--- Exercise directions ---
Resume the comment thread about bar preparation and law firm hiring, picking up after its final line.

--- Passage ---
My firm doesn't have me starting until September - thus I will be doing bar/bri and maybe waitressing or something. Do you recommend people don't take bar/bri? I doubt many would find an internship that lets them come in at 3 pm.

Hiring Partner said...

In GP's mind, nothing is more important than taking bar/bri, or a similar bar preparation course. You absolutely must take it - if the cost is an issue, find a way, it is critical you take the class to improve your chances of passing the bar. Let's assume graduation is end of May, and the bar exam is in August, no one will question what you did in the months from May to August and if you can afford to not work at all during those months, all the better. But once the bar exam has been completed, the clock starts ticking. The time spent waiting to hear whether you passed the bar - in this case September to November - will not be a credible excuse to a potential HP.

Anonymous said...

To follow up on this good post, do the rules change considering our current economy? A year ago there were several contract jobs out there and several firm jobs available. Back then it would seem like the contract attorney WANTED to do contract work because there were permanent positions available. TODAY, there are very few permanent positions avaiable and even the contract jobs are getting harder to get.

I was hoping that a HP would consider today's hiring climate when his/her firm would start hiring attorneys again and wouldn't fault a new graduate for trying to survive. But to me it sounds like the Guest HP is saying that unless you were lucky or smart enough to obtain a law firm position after graduation, you are SOL even after the economy picks up.

For example, a had a job lined up at a decent mid-sized law firm in my city, but my offer was revoked while I was studying for the bar. The only thing I could find since taking the bar is a contract job. Even though I am doing the networking events and applying to law firms left and right, I can only continue working as a contract employee at my current law firm. According to Guest HP, if I don't find something permanent soon, my career as a lawyer at a law firm is over before it even started!

Hiring Partner said...

--- Data ---
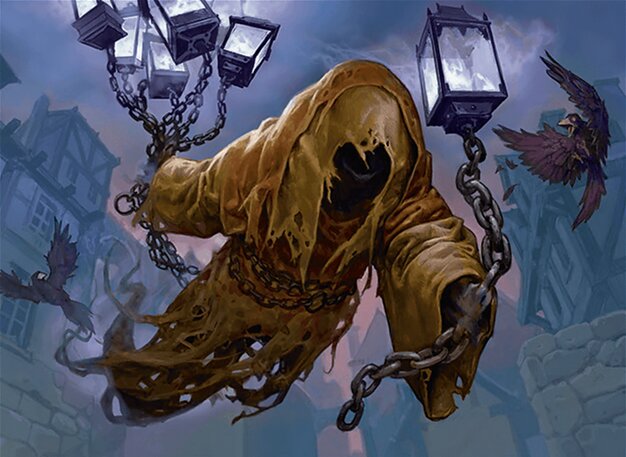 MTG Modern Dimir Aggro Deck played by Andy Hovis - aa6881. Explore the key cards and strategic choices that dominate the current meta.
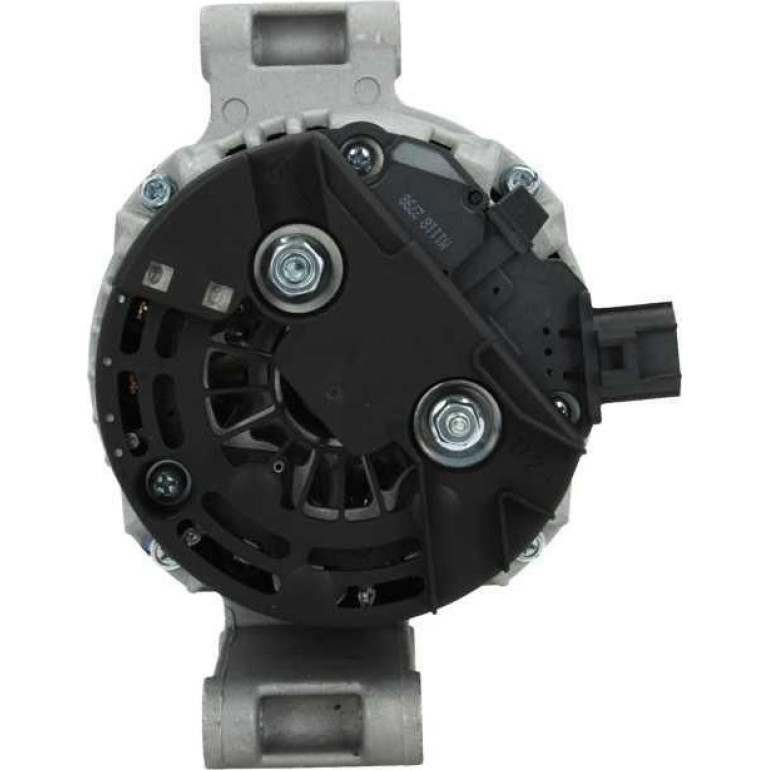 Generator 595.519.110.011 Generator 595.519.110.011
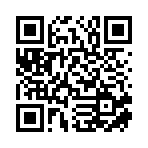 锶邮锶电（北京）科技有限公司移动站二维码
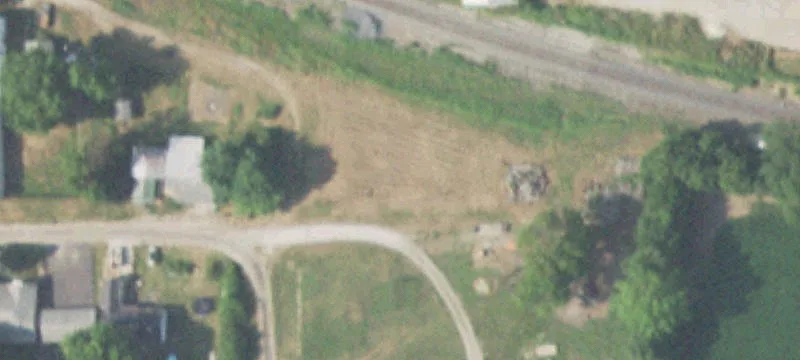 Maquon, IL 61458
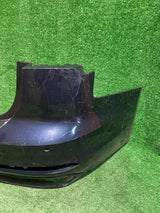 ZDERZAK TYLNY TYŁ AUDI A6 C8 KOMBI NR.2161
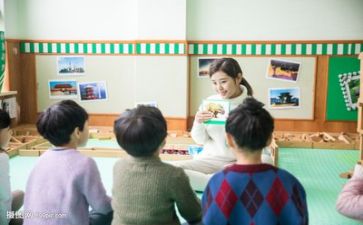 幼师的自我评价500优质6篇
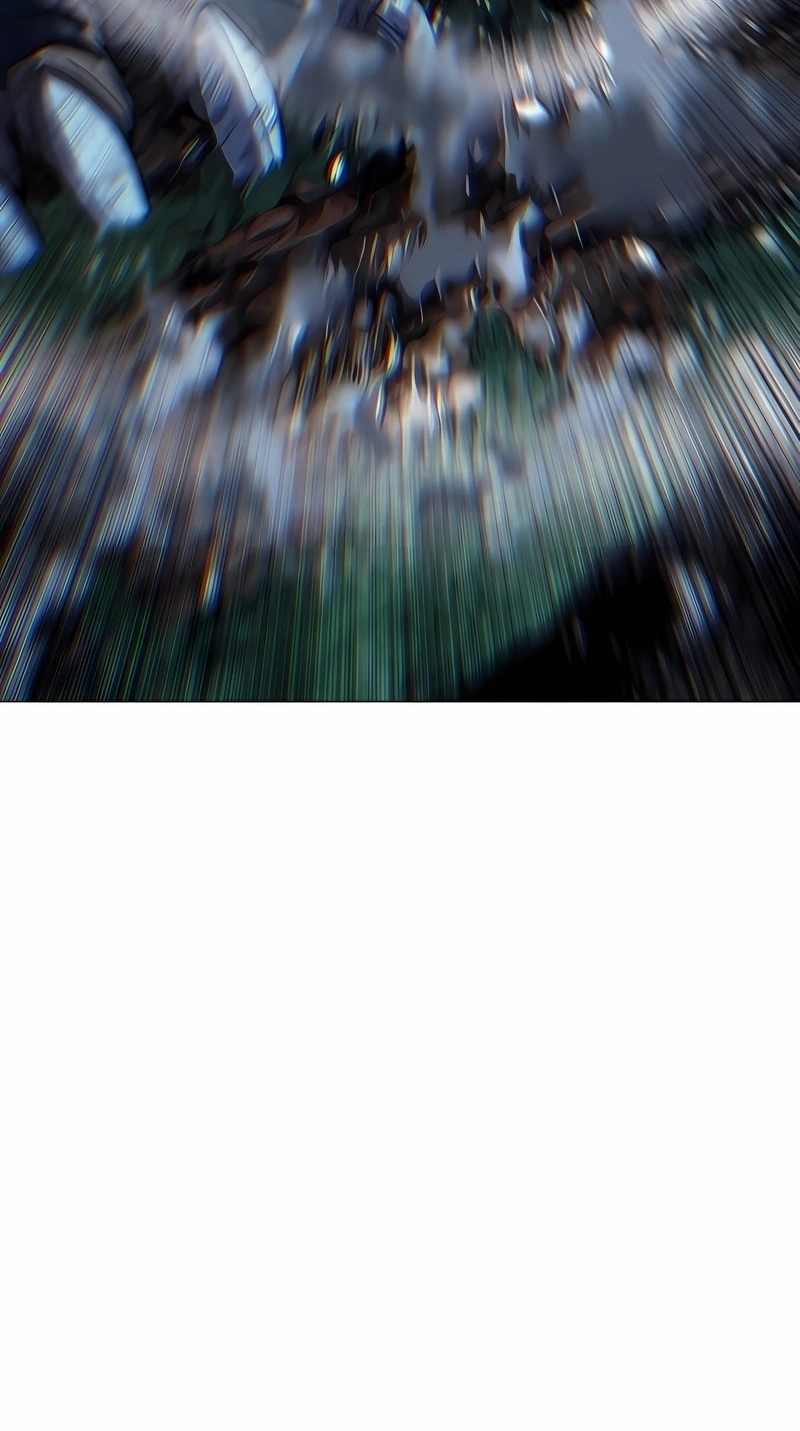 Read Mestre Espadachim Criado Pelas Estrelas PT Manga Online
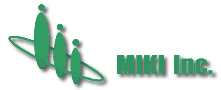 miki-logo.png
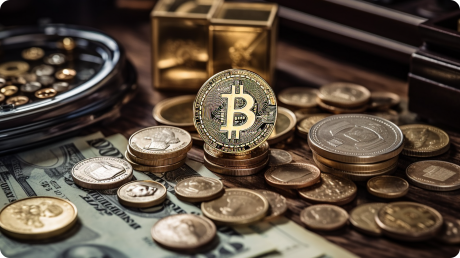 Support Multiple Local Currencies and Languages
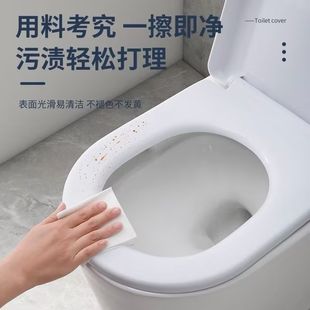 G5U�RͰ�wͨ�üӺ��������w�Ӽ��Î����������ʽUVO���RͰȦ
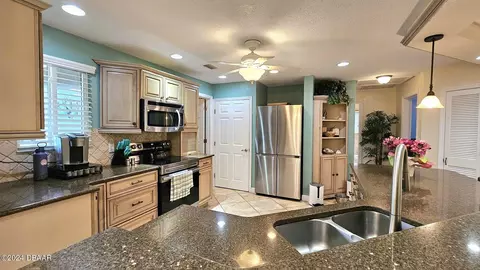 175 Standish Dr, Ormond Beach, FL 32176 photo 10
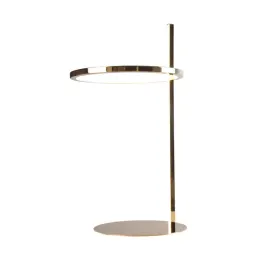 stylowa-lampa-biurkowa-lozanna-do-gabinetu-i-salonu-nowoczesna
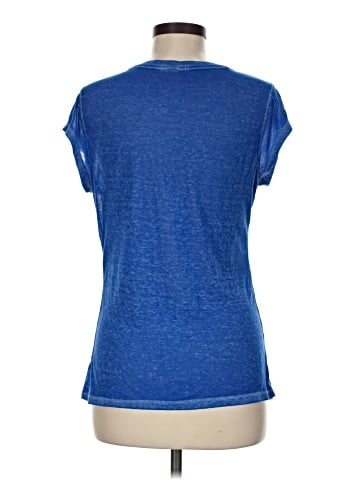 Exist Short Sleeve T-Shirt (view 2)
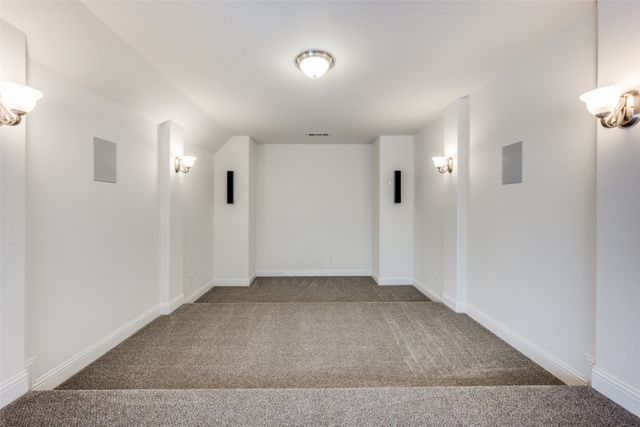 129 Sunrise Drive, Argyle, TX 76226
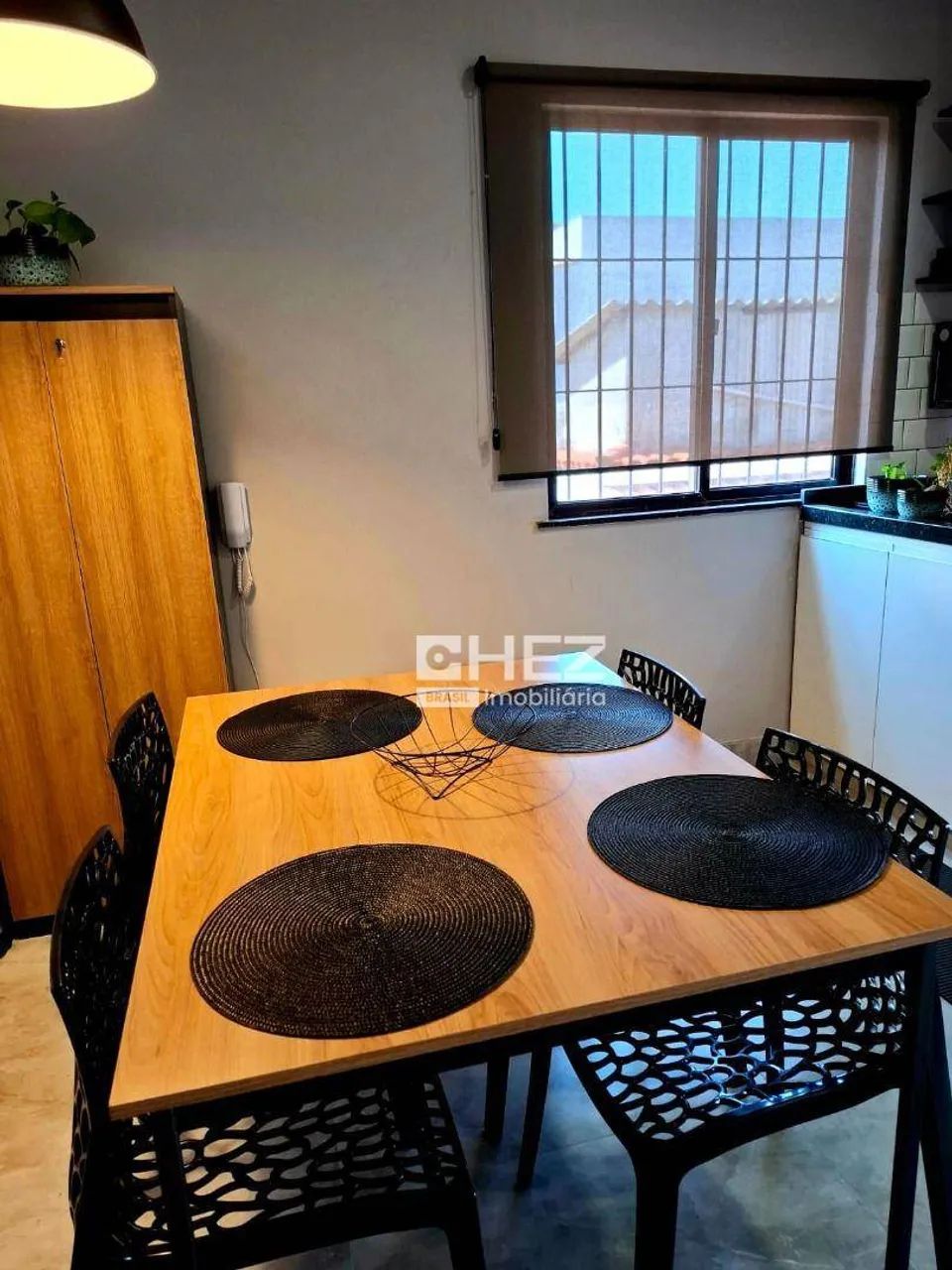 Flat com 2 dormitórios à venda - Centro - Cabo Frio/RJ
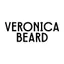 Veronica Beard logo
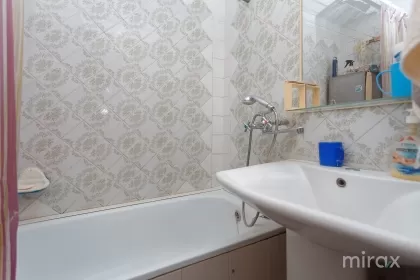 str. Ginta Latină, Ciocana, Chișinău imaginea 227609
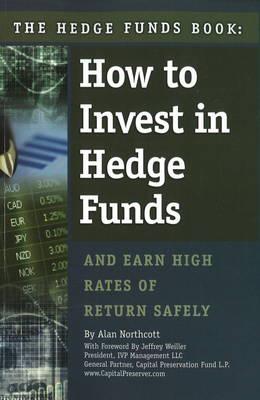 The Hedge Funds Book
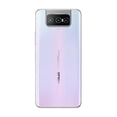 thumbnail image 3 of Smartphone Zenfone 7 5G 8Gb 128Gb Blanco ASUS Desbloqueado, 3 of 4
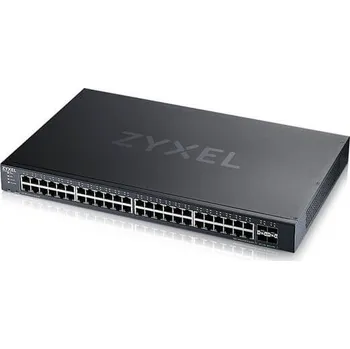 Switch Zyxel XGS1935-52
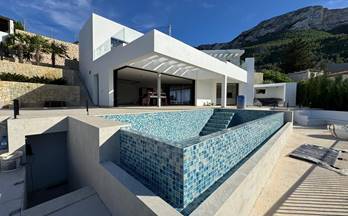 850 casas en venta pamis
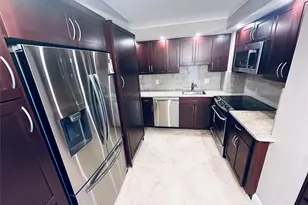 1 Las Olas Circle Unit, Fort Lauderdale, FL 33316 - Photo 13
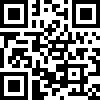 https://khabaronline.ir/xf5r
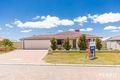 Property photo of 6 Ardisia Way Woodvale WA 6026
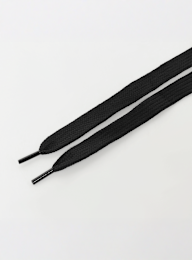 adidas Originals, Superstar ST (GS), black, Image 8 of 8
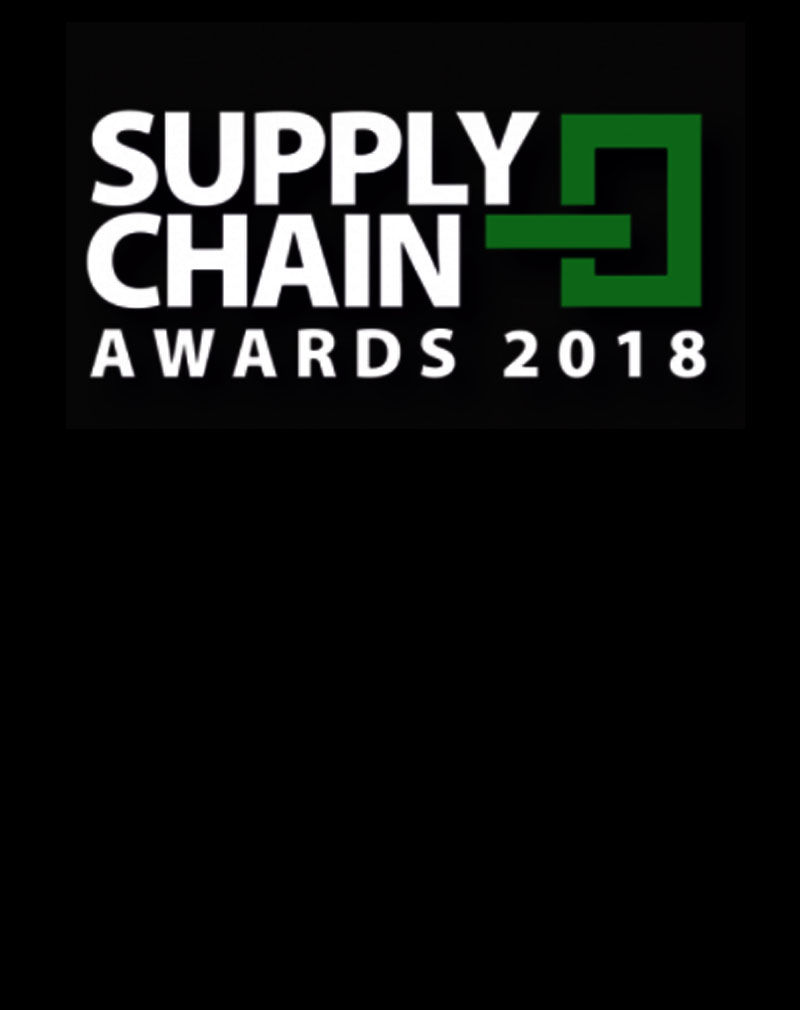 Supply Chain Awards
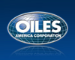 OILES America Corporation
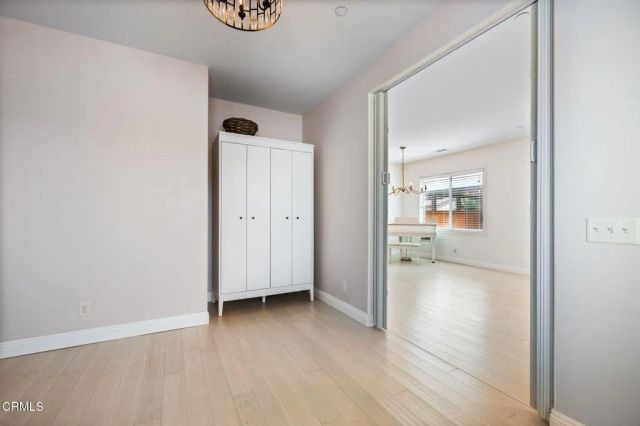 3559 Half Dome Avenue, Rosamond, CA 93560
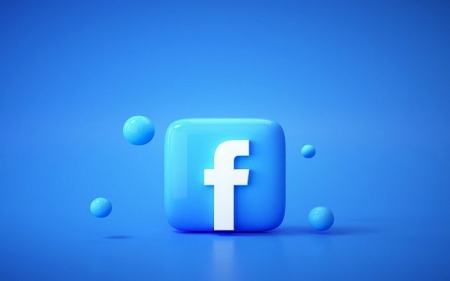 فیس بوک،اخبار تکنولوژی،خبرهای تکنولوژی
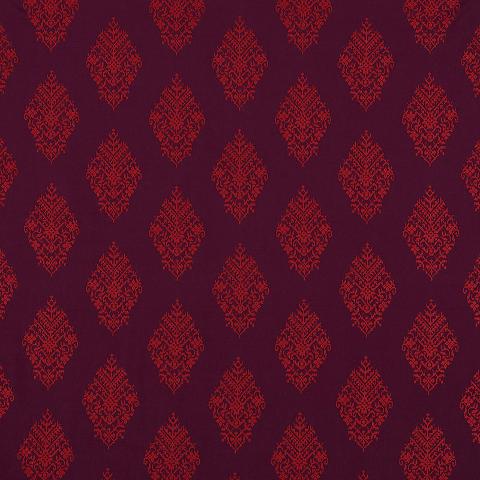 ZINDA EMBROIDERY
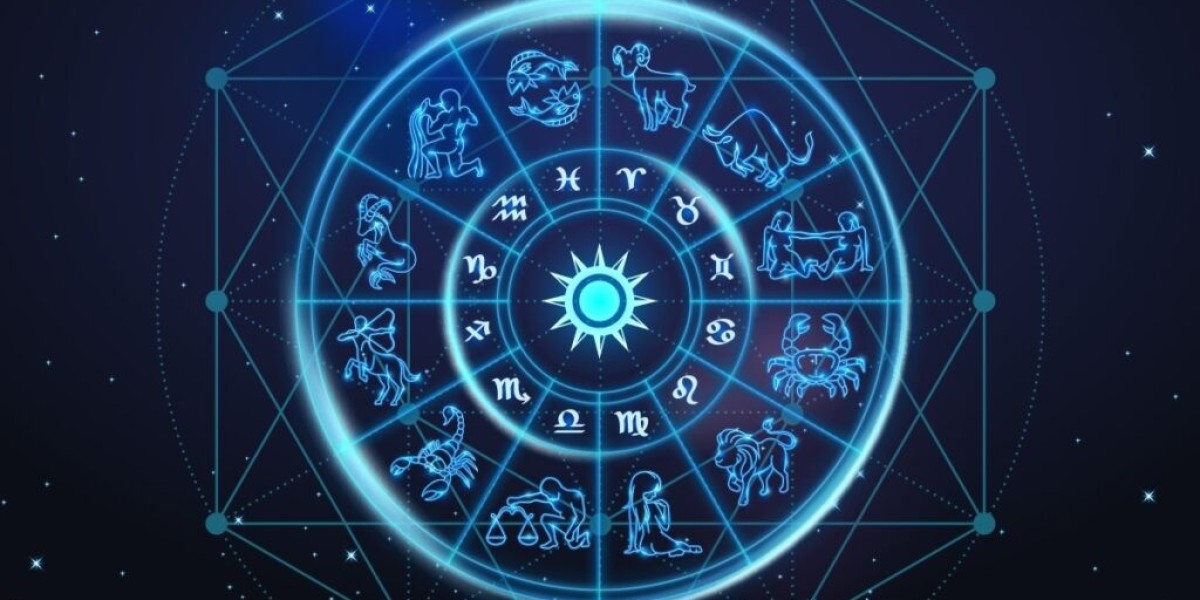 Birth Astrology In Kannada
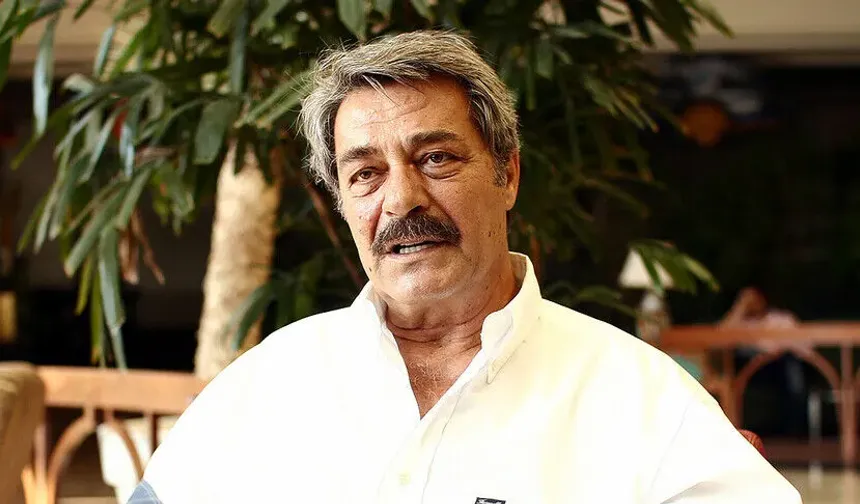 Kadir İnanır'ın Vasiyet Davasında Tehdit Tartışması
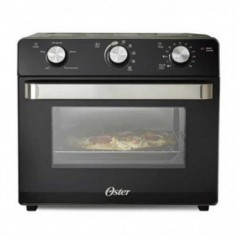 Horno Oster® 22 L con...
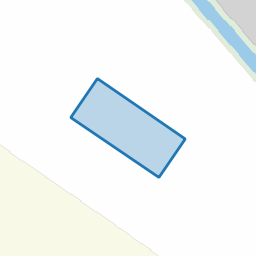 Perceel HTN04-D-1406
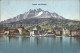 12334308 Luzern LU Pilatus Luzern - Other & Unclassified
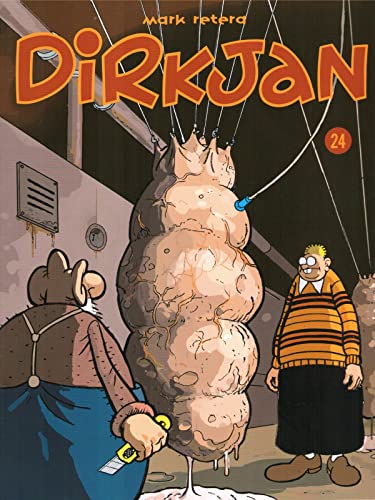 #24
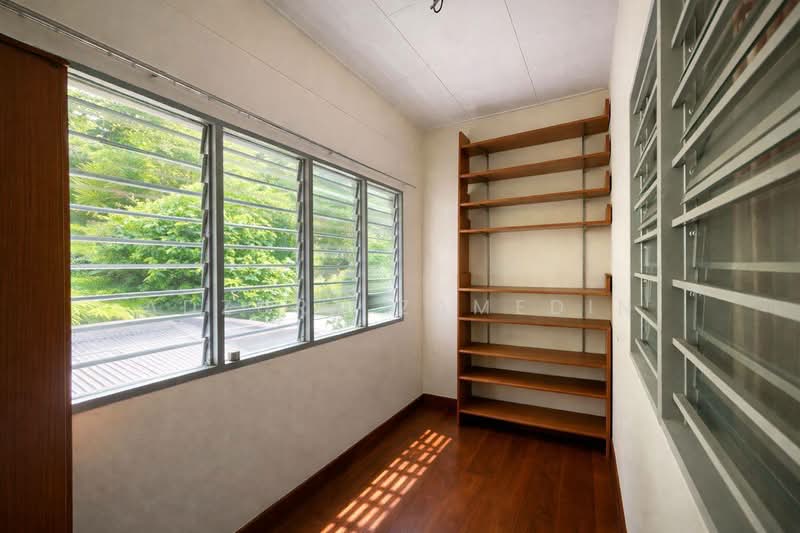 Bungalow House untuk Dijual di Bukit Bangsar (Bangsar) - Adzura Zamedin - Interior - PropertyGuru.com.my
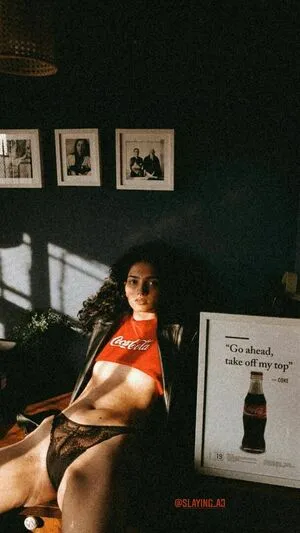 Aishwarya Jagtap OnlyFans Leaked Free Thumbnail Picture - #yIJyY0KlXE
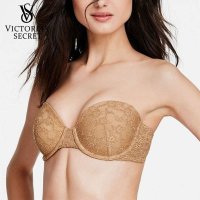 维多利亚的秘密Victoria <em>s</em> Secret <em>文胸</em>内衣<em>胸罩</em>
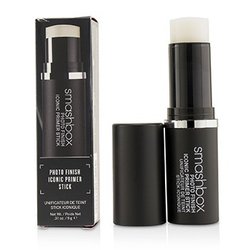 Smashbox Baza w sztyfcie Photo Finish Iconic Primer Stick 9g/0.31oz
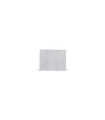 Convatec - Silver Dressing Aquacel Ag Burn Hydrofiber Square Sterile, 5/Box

--- Result ---
OMG! No, that is not at all what GP is saying. Don't despair. Let's start again, a contract attorney job is a great way to get into BIGLAW assuming that is what you want. Once you are in the doors, distinguish yourself, find a partner who wants to mentor you and who you believe is likely to have a need in the near future for someone just like you and all the while let that partner know of your interest in the firm!

Anonymous said...

this was a very useful post, GP, thanks. Glad you were not turned off by the tough crowd.

Min said...

GP - thanks so much for clarifying on the bar/bri question.

Anonymous at 7:58 - I can't believe your offer was revoked!
GP/HP - does this happen often? I accepted a position and have since obviously passed up all other interviews. I will be moving for my job and my new firm is going to reimburse some of my moving expenses. Do firms revoke offers and leave their new hire SOL? My husband is quitting his job and we are selling our house to do this. Should I be worried?

Economy (2L) said...

I have a general question...

After going through OCI this past fall I came away with two realizations. First, the unstable, plummeting economy saw BigLaw firms cut back on the total number of offers extended (read: 2009 summer classes will be smaller than previous years). Second, firms will be far more selective with giving full-time offers at the end of summer (read: the number of 2010 graduates being employed as 1st-year BigLaw associates will be smaller than previous years).

Smaller hiring classes will allow firms to brace for the financial disaster that has begun and will continue to worsen (already reflected by the salary freezes, decreased bonuses, layoffs). This likely reflects the standard operating procedure for recessions. There is a general consensus that the economy will bottom in about 6-9 months. But, some economists predict the recovery (when it occurs) has the possibility to occur quite rapidly (cross the fingers).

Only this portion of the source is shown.